◆ **DOCUMENT TEXT**:
Is this expected? (on macOS, after downloading the model for about 30 mins)

image.png

view this post on Zulip Shivaraj B H (Apr 09 2024 at 06:03):

I have to debug this on macOS, usually a restart of that process and then the open-browser process solves it

view this post on Zulip Srid (Apr 09 2024 at 06:03):

Alright, just a temporary issue. Re-running it worked

view this post on Zulip Shivaraj B H (Apr 09 2024 at 06:04):

I think it has to do with the initial_delay_seconds of the readiness_probe because uvicorn takes a while to start

view this post on Zulip Shivaraj B H (Apr 09 2024 at 06:09):

And also about the model pull taking long time, I am thinking of creating something like dockerPullImage for ollama models and serving it as a cache. I have ovserved that ollama pull starts off with a good bandwidth and it just goes to kbps in the end.

view this post on Zulip Shivaraj B H (Apr 09 2024 at 06:11):

In this way, I can also run flake checks, without requiring internet connection in sandbox mode

view this post on Zulip Shivaraj B H (Apr 09 2024 at 17:50):

@Andreas ollama-flake now exports a processComposeModule, see the examples: https://github.com/shivaraj-bh/ollama-flake/tree/main/example

view this post on Zulip Shivaraj B H (Apr 09 2024 at 17:51):

You can use them in any of your flake now

view this post on Zulip Shivaraj B H (Apr 09 2024 at 17:52):

I will be updating the README with relevant details too

view this post on Zulip Shivaraj B H (Apr 09 2024 at 17:57):

I want to make some design changes, like decoupling the open-webui service from ollama itself, allowing to configure them separately. I will deprioritise this for now, as I see a feature like dockerTools.pullImage for ollama models being more useful, I will research a bit on that next.

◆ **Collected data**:
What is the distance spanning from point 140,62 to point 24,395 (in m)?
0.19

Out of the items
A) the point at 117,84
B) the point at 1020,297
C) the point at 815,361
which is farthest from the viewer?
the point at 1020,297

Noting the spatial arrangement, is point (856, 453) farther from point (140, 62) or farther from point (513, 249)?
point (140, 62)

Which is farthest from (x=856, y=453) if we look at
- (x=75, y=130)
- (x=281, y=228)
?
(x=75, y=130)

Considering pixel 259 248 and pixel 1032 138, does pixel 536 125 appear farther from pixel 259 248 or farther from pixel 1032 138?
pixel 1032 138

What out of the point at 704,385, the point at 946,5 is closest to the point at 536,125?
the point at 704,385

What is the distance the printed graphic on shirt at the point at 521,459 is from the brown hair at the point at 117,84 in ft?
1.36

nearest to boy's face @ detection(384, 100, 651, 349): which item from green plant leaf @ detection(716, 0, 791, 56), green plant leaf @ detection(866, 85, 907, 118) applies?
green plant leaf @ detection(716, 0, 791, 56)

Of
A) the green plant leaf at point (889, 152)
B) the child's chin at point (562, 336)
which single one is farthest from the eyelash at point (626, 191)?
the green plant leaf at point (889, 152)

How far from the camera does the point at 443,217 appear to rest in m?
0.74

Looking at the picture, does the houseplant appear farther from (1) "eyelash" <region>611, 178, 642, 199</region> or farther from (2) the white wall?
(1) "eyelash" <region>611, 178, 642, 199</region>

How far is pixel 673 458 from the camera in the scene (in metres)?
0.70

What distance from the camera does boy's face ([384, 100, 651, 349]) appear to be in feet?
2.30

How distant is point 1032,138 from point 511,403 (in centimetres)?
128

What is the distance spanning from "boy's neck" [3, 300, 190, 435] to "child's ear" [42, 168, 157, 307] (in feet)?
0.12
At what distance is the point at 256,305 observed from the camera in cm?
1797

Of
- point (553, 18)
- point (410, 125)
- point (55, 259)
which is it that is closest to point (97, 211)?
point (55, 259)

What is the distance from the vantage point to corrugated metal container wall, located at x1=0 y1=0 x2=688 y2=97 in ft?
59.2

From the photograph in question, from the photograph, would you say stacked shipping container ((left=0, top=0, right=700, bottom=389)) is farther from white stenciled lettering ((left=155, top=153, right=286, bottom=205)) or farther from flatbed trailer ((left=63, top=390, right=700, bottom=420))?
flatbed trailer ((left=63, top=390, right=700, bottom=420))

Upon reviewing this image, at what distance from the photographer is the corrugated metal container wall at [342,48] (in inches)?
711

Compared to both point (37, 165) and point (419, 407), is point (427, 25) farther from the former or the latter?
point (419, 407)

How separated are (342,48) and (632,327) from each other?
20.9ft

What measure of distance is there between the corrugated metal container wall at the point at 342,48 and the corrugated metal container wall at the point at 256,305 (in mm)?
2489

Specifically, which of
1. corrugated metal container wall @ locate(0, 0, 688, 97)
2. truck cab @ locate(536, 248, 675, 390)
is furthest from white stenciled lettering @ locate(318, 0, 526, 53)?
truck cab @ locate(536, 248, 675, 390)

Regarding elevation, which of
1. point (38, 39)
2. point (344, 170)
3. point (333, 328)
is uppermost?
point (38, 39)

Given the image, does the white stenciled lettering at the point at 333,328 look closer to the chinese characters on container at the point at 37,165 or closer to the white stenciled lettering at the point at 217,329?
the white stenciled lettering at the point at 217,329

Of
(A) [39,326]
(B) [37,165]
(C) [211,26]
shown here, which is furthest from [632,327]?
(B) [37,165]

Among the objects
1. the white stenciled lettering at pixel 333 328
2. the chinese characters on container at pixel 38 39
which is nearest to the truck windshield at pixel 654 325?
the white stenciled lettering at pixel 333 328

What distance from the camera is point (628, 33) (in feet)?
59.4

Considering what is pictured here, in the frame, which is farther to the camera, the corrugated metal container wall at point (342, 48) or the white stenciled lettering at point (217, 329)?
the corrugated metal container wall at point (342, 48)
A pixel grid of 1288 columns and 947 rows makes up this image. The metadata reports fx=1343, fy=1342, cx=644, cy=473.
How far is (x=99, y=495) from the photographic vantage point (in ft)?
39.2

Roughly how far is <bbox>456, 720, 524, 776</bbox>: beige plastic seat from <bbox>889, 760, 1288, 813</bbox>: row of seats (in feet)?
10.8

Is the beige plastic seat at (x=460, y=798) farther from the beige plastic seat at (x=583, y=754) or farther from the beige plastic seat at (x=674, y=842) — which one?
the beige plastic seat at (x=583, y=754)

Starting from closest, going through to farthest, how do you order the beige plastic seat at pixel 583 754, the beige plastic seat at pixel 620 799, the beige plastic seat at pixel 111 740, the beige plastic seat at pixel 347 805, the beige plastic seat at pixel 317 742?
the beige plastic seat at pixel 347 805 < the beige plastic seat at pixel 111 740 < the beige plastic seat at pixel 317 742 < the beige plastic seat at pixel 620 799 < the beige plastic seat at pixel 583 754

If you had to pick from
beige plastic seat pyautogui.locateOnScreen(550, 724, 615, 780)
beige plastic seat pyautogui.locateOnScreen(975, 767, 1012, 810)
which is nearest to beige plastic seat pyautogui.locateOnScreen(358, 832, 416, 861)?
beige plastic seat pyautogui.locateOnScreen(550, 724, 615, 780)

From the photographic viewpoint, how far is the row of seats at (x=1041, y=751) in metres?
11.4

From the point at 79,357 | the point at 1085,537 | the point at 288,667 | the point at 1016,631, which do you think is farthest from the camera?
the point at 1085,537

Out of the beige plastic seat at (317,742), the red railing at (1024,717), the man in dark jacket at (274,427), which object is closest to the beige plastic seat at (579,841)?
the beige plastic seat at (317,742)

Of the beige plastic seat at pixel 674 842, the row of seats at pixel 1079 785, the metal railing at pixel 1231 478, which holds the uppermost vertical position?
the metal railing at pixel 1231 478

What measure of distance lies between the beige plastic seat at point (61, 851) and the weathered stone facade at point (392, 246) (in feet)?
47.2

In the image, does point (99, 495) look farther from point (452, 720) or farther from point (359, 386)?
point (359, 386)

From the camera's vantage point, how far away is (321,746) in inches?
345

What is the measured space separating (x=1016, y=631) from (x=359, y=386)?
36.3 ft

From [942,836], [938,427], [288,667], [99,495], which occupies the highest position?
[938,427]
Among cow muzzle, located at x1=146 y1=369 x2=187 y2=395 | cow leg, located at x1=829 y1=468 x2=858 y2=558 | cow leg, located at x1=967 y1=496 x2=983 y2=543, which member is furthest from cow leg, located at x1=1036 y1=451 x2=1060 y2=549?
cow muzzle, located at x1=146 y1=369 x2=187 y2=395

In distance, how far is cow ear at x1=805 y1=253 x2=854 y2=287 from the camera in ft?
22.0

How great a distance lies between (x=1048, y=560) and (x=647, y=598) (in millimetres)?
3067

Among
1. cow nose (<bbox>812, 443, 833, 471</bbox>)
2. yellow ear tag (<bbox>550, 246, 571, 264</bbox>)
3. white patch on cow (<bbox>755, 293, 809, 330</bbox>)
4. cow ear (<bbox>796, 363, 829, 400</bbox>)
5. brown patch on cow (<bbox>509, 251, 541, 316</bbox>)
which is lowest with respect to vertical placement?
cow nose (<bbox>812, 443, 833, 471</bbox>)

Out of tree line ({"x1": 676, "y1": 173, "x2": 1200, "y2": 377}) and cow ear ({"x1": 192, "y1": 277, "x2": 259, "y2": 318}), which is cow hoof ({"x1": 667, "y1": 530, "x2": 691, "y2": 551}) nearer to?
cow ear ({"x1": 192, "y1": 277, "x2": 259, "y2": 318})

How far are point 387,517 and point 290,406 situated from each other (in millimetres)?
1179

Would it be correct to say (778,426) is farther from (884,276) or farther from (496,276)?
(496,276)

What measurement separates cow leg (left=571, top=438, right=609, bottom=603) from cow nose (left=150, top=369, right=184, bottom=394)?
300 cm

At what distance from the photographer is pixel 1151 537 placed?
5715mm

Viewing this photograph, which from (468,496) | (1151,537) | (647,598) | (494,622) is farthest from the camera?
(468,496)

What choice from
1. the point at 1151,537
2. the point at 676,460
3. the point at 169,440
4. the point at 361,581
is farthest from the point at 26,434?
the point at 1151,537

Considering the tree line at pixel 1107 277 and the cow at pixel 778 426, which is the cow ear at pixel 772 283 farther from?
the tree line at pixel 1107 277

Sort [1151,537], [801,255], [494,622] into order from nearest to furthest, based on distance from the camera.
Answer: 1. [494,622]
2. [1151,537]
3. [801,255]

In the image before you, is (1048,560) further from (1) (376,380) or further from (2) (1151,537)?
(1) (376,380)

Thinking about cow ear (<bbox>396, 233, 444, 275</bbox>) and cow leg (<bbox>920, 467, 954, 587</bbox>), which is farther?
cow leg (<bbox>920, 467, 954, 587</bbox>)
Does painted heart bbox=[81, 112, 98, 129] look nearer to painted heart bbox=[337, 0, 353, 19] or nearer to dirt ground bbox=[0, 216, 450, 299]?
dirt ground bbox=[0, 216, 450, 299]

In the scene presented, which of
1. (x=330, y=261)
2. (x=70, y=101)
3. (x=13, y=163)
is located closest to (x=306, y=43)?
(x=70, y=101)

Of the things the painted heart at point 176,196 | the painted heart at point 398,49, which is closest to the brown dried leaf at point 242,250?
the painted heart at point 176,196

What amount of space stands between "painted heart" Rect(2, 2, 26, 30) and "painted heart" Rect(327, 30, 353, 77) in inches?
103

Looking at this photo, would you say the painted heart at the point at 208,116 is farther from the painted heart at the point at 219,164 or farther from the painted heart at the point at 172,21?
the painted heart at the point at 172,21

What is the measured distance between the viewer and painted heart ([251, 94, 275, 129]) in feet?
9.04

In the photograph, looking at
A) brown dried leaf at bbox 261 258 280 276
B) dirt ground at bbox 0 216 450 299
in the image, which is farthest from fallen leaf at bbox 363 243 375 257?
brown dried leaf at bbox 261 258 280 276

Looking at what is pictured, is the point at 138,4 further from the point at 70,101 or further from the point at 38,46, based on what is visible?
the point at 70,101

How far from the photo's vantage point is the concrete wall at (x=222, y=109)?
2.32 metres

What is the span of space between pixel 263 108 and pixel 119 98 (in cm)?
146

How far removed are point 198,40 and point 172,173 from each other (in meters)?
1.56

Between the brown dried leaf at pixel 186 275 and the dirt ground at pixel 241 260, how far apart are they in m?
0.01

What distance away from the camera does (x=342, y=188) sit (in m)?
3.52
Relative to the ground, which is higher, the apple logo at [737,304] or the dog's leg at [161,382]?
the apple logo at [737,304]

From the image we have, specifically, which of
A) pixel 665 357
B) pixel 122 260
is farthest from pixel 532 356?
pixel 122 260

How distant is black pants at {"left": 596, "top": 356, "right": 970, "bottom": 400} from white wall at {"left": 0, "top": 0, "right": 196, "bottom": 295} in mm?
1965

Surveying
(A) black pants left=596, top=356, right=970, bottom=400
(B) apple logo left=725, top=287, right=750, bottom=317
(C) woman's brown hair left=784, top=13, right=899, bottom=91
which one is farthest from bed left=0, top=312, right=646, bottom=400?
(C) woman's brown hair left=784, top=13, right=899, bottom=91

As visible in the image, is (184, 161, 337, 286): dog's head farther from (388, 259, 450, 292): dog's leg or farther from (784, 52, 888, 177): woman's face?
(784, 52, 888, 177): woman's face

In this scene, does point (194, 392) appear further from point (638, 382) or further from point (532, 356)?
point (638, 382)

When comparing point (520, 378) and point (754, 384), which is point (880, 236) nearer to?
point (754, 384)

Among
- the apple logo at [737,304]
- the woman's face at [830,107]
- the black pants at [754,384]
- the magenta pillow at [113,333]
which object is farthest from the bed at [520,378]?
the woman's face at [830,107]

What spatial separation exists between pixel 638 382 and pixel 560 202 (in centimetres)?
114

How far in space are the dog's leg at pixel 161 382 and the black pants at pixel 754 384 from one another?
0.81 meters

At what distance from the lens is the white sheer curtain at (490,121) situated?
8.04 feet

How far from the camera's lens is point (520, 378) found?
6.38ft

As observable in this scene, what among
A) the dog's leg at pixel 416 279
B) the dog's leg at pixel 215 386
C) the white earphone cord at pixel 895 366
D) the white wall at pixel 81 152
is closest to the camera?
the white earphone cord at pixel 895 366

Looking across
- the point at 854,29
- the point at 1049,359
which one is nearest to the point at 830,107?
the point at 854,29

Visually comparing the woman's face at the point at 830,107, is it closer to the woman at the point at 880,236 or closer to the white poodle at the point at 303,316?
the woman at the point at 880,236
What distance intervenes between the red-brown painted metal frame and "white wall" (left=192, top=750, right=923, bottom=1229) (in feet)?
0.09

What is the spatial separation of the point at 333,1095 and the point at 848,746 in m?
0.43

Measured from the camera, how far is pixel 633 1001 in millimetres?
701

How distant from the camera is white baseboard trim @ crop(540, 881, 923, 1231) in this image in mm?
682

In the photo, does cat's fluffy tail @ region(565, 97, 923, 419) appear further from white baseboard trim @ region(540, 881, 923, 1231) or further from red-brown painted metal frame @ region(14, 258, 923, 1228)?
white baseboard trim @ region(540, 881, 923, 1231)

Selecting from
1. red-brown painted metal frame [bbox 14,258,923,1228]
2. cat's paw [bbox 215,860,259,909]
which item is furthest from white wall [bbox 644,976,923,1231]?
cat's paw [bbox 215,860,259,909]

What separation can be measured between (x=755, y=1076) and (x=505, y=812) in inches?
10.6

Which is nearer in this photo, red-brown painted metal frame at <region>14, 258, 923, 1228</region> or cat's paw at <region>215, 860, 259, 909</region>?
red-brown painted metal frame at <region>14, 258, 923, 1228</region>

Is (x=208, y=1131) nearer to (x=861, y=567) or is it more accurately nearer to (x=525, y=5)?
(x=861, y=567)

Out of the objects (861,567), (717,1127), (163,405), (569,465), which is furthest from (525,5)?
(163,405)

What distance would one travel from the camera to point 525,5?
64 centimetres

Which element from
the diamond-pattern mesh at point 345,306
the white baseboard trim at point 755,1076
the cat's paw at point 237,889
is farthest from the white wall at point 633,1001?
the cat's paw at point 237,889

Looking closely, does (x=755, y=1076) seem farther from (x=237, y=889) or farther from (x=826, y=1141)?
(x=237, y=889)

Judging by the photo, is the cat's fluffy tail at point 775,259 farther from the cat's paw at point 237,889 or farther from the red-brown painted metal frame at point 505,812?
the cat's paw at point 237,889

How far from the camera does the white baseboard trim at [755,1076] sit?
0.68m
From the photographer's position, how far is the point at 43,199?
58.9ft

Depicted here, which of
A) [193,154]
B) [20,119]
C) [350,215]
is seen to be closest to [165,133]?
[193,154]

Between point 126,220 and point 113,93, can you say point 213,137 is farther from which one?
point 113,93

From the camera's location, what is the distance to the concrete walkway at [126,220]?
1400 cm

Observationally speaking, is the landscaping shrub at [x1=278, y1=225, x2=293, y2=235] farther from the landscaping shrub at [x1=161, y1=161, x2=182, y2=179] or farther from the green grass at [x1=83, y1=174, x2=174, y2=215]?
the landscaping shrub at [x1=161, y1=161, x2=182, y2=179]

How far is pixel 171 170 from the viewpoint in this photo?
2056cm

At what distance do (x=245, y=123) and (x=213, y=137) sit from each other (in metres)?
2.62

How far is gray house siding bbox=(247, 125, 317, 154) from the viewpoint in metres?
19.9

◆ **PROBLEM 1**:
Answer these questions from the forum thread.
(a) Which setting does Shivaraj B H suspect is behind the issue, and why?
(b) What does ollama-flake now export?
(c) Which service does Shivaraj B H want to decouple from ollama?
◆ **PROBLEM 2**:
Write out word for word everything in the forum thread from "I want to make" down to "on that next.".

◆ **YOUR RESPONSE 1**:
(a) The initial_delay_seconds of the readiness_probe, because uvicorn takes a while to start.
(b) A processComposeModule.
(c) The open-webui service.

◆ **YOUR RESPONSE 2**:
I want to make some design changes, like decoupling the open-webui service from ollama itself, allowing to configure them separately. I will deprioritise this for now, as I see a feature like dockerTools.pullImage for ollama models being more useful, I will research a bit on that next.